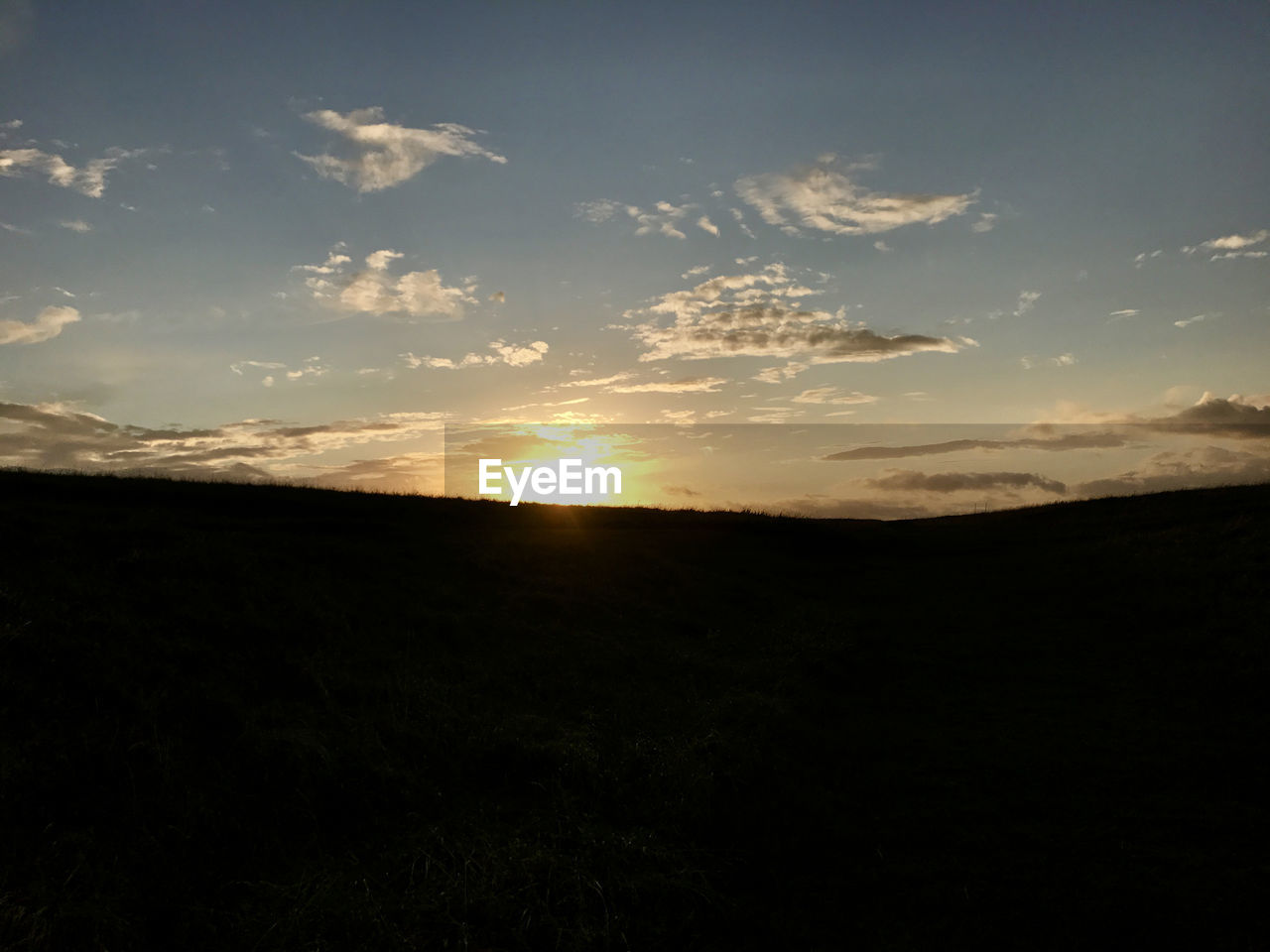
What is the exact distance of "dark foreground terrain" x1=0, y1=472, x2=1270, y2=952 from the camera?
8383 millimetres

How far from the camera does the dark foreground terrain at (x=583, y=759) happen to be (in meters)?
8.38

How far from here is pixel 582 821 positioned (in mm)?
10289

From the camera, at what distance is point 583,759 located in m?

## The exercise
Change "pixel" to "point" in the lines from the one containing "How far from here" through the end of the listing, and write those lines out again with nothing else altered.

## Exercise response
How far from here is point 582 821 positioned (in mm)?
10289

From the camera, at what distance is point 583,759 located in m?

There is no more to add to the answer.